===== Supplied text

Before I get into the set up, I was already comfortable tuning models, so if you need help on your quest, feel free to message me on LinkedIn and I'm happy to help. There are a lot of moving pieces and changes every day to the AI world and finding what works best for your hardware can take some time and patience.

Now to the brass tacks of making it at all work.

Using Copilot meant I don't have to do much other than host a model. My machine is hardwired on a 2.5G network, so the latency is kept to a minimum and even better than using a cloud hosted model! So for chatty interactions it's a big win. I used LM Studio to host the model and expose an OpenAI compatible endpoint. There are more efficient ways, especially given it uses llama.cpp, but it's good enough. Make sure you are offloading 100% of everything to your GPU. Check all of the boxes and when you load your model, the layers slider should be all the way to the right.

VS Code Insiders has a key feature: `chatLanguageModels.json`, that should land in the main app any day now. You can call it whatever you want and give it any ID you want. The most important thing is to set the URL and specify if it can make tool calls or not. The URL should look something like `http://192.168.1.xxx:1234/v1`. You can choose to use HTTPS or enable api keys for more security if you would like. You can now choose your model from the list. That's it. Copilot now runs off of your local hardware!

Here is where your tuning and tweaking skills come into play. You won't have to adjust things like temperature, but picking the right model and context size is key. I was getting about 33 tokens per second using Qwen 3.6 27b with a Q4_K_M quantization. It's... fine, but far too slow for my taste, so I switched to Qwen3.6-35B-A3B-UD-IQ4_XS. What does this change? A lot. 35 billion parameters increases the VRAM requirements, but only have 3B active keeps it manageable. The UD is an Unsloth quantization technology that helps you reduce the amount of active parameters at once. And IQ4_XS reduces the memory footprint even further than Q4_K_M, with minimal loss. What you end up with is about 130 tokens per second. It's fast and more competent than the baseline 27b model. Pretty amazing stuff.

But I had one problem. I could make a call to it and it ran great, but any follow up questions spiked my GPU and it would just hang. If it did complete, it was running at 3 tokens per second, ouch. So I ran the same test in VS Code and it was strange. It would start to output text, stop, then try again and again in a loop, until it failed. When hosting a model like this, there aren't a lot of dials to turn, since CoPilot handles most of it. That more or less left me with tweaking my context.

Originally, I cranked the context window up as high as it would let me. LM Studio doesn't really know how much a model will use, it's all estimated. But since I was monitoring my PC's resources, I noticed my VRAM usage was going above the 24 GB I have, which means it's spilling over into RAM, slowing the whole thing down. So I dialed the context size back a bit to 150,000. That's more than enough for the work I do -- I manage my contexts pretty well and I always have my primary hosted models that allow for much more. I did tweak my `chatLanguageModels.json` to allow for 128k input tokens, reserving the remaining 22k for output. I might tweak this a bit, the output can probably be smaller, but we will see how it behaves.

Now that I have it all setup the way I like (good size context and great performance), the next step is to test it, test it, and test it. With every model you have to learn how they behave and this is no different, but now I have more control over it. I can host it other ways so I can tune it more to my liking as well.

And lastly, there are other ways to get more performance out of a model, namely speculative decoding. The performance of 27b model can match the 35b variant I am using, but at this time LM Studio doesn't support the feature for Qwen 3.6 (since it's so new), so I didn't test it for now. There is an accuracy penalty though and added intelligence of the 35b variant is appealing. I could use speculative decoding with 35b, but it does use VRAM, so I'd have to give it a smaller context window. Lots of choices, but I think I've got as close to an ideal setup as I can at the moment, so experiments for another day.

As always, I hope you enjoyed and happy hacking!

==========

• Prompt 1:
In the text about running Copilot locally, about how many tokens per second did the Qwen3.6-35B-A3B-UD-IQ4_XS model reach?
• Prompt 2:
From the text about running Copilot locally, extract the part that opens with the words containing "Using Copilot meant" and closes with "to the right.".
Rely only on the text about running Copilot locally.

===== Information provided

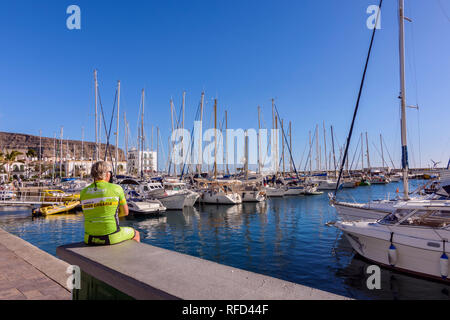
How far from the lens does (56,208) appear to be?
2711cm

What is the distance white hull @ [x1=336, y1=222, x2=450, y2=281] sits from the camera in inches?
366

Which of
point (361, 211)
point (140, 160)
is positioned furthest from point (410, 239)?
point (140, 160)

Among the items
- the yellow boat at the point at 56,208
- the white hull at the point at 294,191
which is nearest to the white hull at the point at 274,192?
the white hull at the point at 294,191

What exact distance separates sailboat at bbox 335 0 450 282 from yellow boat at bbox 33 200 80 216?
2567 cm

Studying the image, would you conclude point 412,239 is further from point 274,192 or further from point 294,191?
point 294,191

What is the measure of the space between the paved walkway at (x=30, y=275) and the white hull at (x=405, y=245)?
10280 mm

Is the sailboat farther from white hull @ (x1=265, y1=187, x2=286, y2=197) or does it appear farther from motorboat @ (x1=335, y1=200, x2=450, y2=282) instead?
white hull @ (x1=265, y1=187, x2=286, y2=197)

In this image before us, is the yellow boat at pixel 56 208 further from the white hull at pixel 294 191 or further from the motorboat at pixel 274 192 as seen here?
the white hull at pixel 294 191

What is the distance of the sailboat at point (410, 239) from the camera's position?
9258 millimetres

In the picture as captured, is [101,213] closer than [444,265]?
Yes

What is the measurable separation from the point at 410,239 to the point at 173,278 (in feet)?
33.8

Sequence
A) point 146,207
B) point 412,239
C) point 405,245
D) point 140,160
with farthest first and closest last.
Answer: point 140,160 < point 146,207 < point 405,245 < point 412,239
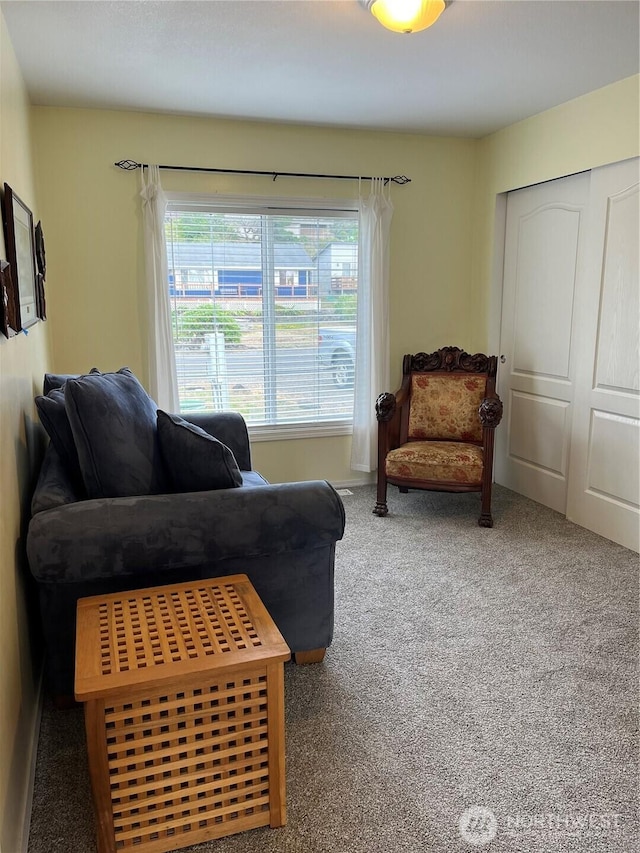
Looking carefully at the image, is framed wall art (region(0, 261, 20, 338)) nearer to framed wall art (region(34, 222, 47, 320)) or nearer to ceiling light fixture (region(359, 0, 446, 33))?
framed wall art (region(34, 222, 47, 320))

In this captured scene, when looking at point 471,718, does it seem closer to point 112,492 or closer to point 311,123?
point 112,492

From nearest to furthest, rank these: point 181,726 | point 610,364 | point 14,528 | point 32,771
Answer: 1. point 181,726
2. point 32,771
3. point 14,528
4. point 610,364

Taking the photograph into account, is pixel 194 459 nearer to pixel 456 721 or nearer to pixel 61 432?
pixel 61 432

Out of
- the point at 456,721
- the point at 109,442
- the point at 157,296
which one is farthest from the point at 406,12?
the point at 456,721

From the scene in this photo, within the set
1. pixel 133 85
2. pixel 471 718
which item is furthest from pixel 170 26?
pixel 471 718

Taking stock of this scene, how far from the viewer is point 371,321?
4316 millimetres

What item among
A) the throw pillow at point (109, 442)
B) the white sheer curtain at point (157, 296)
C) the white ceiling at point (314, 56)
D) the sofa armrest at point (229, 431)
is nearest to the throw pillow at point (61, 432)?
the throw pillow at point (109, 442)

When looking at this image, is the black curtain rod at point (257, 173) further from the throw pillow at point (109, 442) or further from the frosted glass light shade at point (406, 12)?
the throw pillow at point (109, 442)

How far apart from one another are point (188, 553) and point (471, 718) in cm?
108

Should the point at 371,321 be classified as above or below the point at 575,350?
above

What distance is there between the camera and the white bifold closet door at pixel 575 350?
3.37m

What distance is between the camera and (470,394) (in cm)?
419

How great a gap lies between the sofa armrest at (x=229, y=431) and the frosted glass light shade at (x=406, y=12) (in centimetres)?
193

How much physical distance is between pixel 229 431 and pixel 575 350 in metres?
2.14
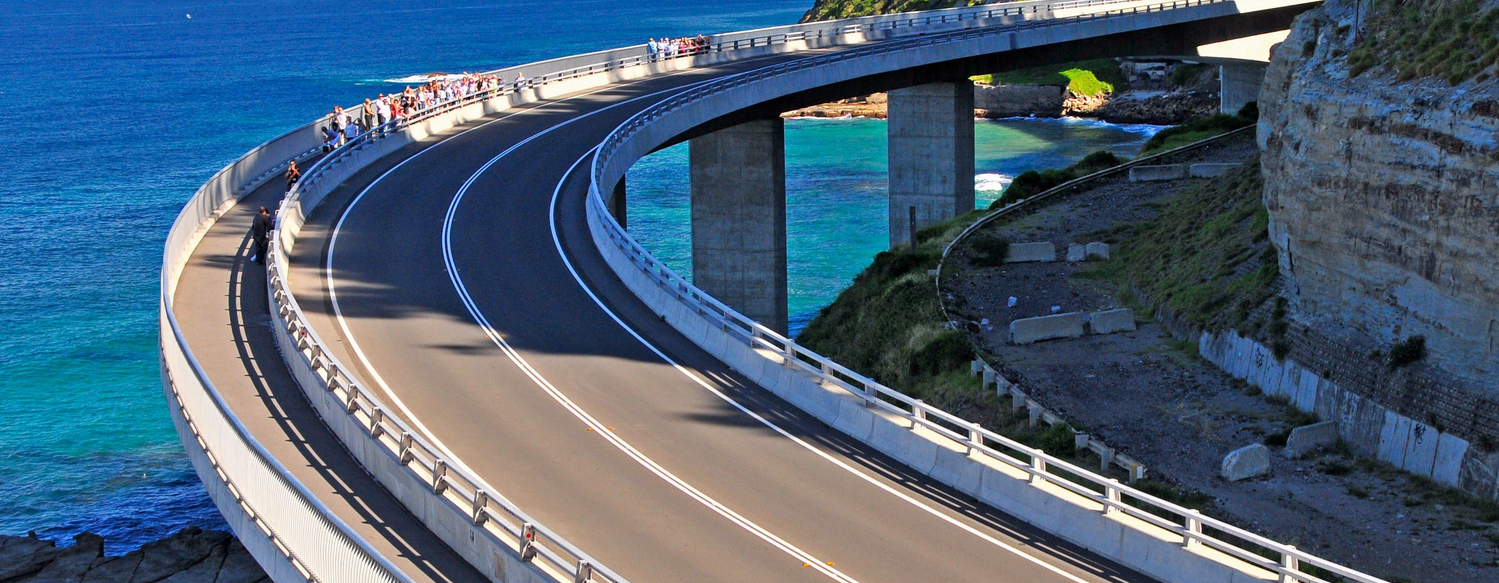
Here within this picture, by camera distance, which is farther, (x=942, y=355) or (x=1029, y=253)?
(x=1029, y=253)

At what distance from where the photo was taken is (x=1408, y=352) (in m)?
28.5

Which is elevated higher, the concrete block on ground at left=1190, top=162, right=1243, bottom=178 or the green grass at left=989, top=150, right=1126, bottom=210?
the concrete block on ground at left=1190, top=162, right=1243, bottom=178

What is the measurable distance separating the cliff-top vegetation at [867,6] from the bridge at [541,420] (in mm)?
101573

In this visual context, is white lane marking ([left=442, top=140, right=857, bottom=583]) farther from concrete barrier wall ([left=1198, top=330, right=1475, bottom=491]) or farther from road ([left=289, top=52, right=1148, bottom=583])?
concrete barrier wall ([left=1198, top=330, right=1475, bottom=491])

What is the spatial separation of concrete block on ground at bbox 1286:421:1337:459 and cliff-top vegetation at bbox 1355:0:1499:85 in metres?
7.51

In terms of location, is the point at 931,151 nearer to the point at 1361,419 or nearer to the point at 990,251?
the point at 990,251

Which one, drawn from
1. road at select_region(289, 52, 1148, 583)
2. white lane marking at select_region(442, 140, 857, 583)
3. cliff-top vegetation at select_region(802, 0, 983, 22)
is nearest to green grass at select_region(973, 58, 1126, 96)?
cliff-top vegetation at select_region(802, 0, 983, 22)

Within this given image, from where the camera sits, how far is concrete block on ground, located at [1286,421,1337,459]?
2955 centimetres

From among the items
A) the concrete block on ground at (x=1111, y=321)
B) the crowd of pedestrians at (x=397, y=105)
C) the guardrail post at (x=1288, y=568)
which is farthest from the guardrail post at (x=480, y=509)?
the crowd of pedestrians at (x=397, y=105)

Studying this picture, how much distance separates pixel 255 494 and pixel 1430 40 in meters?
25.6

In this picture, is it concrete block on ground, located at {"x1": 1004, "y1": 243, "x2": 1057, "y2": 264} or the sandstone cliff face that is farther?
concrete block on ground, located at {"x1": 1004, "y1": 243, "x2": 1057, "y2": 264}

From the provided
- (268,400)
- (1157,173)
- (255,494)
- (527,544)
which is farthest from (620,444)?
(1157,173)

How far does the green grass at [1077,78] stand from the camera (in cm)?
12757

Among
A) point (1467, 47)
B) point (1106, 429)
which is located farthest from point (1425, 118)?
point (1106, 429)
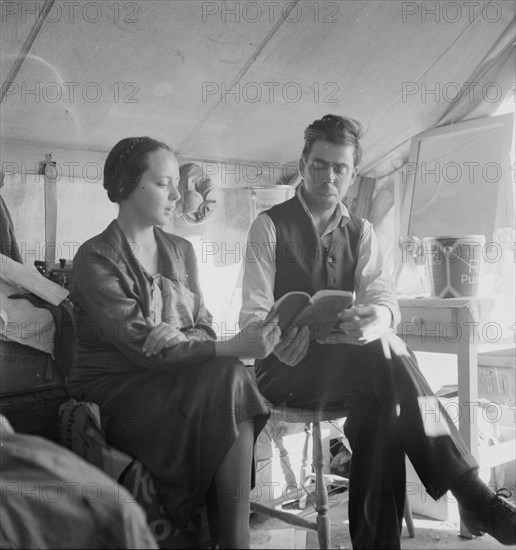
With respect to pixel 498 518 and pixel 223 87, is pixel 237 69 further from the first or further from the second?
pixel 498 518

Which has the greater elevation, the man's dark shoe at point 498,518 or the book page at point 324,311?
the book page at point 324,311

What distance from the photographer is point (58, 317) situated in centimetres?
120

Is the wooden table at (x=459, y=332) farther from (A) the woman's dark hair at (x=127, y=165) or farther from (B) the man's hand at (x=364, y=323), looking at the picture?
(A) the woman's dark hair at (x=127, y=165)

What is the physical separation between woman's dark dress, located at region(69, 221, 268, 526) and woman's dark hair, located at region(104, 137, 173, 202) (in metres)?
0.07

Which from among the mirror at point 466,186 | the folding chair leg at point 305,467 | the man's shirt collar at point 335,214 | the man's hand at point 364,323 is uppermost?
the mirror at point 466,186

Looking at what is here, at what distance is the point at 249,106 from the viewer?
1.37m

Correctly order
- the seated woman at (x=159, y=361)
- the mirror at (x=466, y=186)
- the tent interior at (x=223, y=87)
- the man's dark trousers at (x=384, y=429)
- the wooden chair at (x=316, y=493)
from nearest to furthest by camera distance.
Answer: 1. the seated woman at (x=159, y=361)
2. the tent interior at (x=223, y=87)
3. the man's dark trousers at (x=384, y=429)
4. the wooden chair at (x=316, y=493)
5. the mirror at (x=466, y=186)

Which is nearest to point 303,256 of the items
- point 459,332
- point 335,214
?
point 335,214

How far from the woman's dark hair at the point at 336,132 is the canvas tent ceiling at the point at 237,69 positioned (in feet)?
0.11

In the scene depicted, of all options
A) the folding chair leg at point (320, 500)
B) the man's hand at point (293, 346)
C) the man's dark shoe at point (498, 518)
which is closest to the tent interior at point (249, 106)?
the man's hand at point (293, 346)

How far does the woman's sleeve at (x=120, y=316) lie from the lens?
1.11 metres

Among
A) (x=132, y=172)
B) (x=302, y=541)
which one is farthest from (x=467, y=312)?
(x=132, y=172)

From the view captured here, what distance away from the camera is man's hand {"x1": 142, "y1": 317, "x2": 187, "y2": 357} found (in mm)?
1104

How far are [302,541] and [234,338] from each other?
41 centimetres
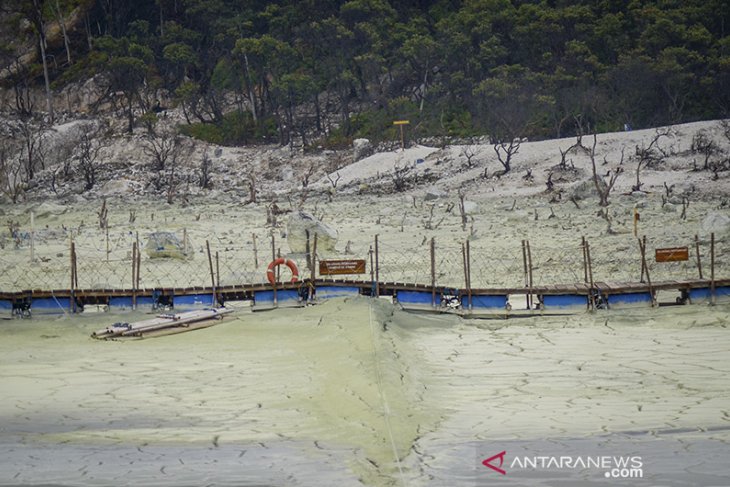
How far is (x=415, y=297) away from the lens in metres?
18.0

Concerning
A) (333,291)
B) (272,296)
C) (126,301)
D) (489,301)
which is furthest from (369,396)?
(126,301)

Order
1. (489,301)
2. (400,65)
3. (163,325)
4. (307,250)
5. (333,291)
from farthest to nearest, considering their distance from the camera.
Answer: (400,65)
(307,250)
(333,291)
(489,301)
(163,325)

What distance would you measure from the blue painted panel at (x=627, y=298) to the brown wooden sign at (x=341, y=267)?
159 inches

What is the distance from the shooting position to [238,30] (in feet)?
168

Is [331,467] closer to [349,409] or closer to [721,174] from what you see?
[349,409]

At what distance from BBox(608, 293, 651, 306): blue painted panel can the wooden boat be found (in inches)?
244

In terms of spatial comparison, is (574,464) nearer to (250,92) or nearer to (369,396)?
(369,396)

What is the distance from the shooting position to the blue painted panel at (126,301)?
1830 cm

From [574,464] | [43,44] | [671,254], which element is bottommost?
[574,464]

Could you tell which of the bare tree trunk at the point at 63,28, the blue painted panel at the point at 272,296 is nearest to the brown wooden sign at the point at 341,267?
the blue painted panel at the point at 272,296

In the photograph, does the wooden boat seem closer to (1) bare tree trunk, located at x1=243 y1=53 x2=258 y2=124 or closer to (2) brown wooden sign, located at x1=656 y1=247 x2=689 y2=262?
(2) brown wooden sign, located at x1=656 y1=247 x2=689 y2=262

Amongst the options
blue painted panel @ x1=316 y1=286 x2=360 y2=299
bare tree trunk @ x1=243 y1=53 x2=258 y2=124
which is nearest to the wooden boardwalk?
blue painted panel @ x1=316 y1=286 x2=360 y2=299

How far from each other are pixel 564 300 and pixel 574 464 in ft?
25.4

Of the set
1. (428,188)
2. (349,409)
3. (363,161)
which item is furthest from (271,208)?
(349,409)
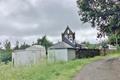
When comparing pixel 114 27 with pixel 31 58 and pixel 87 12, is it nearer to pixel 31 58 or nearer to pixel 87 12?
pixel 87 12

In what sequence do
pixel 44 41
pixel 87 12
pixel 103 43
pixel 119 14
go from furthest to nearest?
1. pixel 44 41
2. pixel 103 43
3. pixel 87 12
4. pixel 119 14

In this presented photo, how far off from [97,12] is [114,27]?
3011mm

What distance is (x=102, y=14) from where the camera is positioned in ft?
158

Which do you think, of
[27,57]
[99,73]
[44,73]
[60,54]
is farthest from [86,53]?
[99,73]

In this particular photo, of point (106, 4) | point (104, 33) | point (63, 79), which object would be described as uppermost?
point (106, 4)

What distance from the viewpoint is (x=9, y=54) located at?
264ft

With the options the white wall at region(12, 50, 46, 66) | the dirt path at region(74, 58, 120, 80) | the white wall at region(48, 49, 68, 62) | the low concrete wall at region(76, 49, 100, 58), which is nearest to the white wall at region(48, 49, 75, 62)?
the white wall at region(48, 49, 68, 62)

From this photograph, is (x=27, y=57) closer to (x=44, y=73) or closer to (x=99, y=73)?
(x=44, y=73)

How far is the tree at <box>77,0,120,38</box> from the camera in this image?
153ft

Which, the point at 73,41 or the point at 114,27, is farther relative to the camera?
the point at 73,41

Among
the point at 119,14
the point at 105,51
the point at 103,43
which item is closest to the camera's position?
the point at 119,14

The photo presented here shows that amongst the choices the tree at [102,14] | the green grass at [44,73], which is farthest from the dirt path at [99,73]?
the tree at [102,14]

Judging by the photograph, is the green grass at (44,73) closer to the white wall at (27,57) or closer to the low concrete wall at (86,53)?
the white wall at (27,57)

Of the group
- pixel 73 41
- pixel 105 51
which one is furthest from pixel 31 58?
pixel 73 41
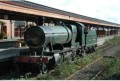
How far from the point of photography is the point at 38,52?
14148 millimetres

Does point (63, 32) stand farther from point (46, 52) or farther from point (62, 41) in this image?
point (46, 52)

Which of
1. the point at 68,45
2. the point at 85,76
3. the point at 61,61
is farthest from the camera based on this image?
the point at 68,45

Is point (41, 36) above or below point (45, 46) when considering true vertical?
above

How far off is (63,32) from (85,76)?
12.8 ft

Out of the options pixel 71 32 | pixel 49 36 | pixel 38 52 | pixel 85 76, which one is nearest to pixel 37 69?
pixel 38 52

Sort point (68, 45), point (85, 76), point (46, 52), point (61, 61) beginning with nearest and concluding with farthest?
point (85, 76), point (46, 52), point (61, 61), point (68, 45)

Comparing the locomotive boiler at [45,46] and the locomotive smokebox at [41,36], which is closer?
the locomotive boiler at [45,46]

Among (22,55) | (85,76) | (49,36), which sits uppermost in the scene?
(49,36)

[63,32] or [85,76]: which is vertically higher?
[63,32]

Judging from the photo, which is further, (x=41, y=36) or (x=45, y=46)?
(x=45, y=46)

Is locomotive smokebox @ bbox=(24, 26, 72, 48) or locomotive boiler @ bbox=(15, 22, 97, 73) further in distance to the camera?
locomotive smokebox @ bbox=(24, 26, 72, 48)

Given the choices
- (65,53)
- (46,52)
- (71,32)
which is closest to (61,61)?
(65,53)

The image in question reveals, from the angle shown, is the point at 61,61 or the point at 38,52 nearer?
the point at 38,52

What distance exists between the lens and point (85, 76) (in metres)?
13.0
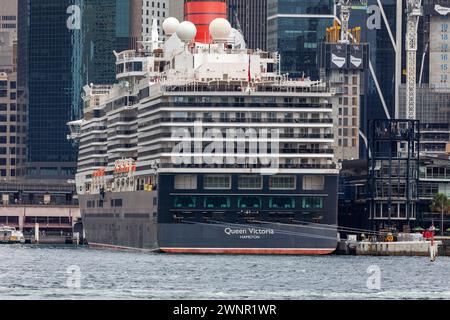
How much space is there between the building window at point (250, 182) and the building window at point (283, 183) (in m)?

==========

• Problem solution 1:
About 130 tokens per second.

• Problem solution 2:
Using Copilot meant I don't have to do much other than host a model. My machine is hardwired on a 2.5G network, so the latency is kept to a minimum and even better than using a cloud hosted model! So for chatty interactions it's a big win. I used LM Studio to host the model and expose an OpenAI compatible endpoint. There are more efficient ways, especially given it uses llama.cpp, but it's good enough. Make sure you are offloading 100% of everything to your GPU. Check all of the boxes and when you load your model, the layers slider should be all the way to the right.